“Il sogno di Suzana” di Ausilio Bertoli: trasformare il dolore
Il sogno di Suzana (sottotitolo, Amore e morte nel Kosovo) è il più recente romanzo dello scrittore e sociologo vicentino Ausilio Bertoli, autore di molti libri fra i quali Il veggente di Bovo, Un mondo da buttare, L’amore ultimo, Gente tagliata, Ricerche amorose e molti altri. La sua nuova opera vede protagonista una infermiera che vorrebbe studiare medicina e occuparsi di bambini, specialmente di orfani. Boris, farmacista vicentino, con la sua station wagon approda a Prizren, seconda città del Kosovo, nel cui ospedale opera da volontaria un medico padovano, Clizia. Boris è innamorato di Clizia mentre Chiara, sorella di Clizia, è innamorata di Boris. Ma sono anime disperse e sconvolte da una guerra che non lascia margini a speranze: nessuno ama la persona giusta, nessuno sembra trovarsi al posto giusto. Chiara rimane uccisa, Suzana muore, Boris viene ferito. Un destino feroce incombe su tutti.

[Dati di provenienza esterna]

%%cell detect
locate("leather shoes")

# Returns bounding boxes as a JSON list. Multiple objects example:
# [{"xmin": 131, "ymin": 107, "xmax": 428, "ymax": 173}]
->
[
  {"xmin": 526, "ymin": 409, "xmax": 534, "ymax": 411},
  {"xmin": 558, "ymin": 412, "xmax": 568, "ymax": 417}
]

Bertoli si sofferma sui funerali di Suzana. Il rito funebre si celebra di sera nel cimitero di Prizren. Boris è sconvolto e, in quel momento tragico, Clizia gli parla del sogno di Suzana: “L’unica cosa che Suzana approverebbe senza riserve sarebbe il tuo coinvolgimento nella realizzazione di una clinica pediatrica per curare i bambini diseredati della zona e del mondo. Voleva diventare una dottoressa solo per questo. Me lo aveva confidato quando anch’io l’avevo fatta partecipe delle mie ambizioni, dei miei progetti. Ti prego, Boris, non ci deludere”. “Contaci, Clizia”, risponde Boris, “non provocherò delusioni né a te né a Suzana”. “Pensai che quel sogno non doveva essere gettato via, che non avrei voluto altri amori, che la mia ricerca era finita, e sentivo che avrei potuto trasformare il dolore in qualcosa che potesse dare un senso alla mia vita, fino ad allora grama e insignificante”.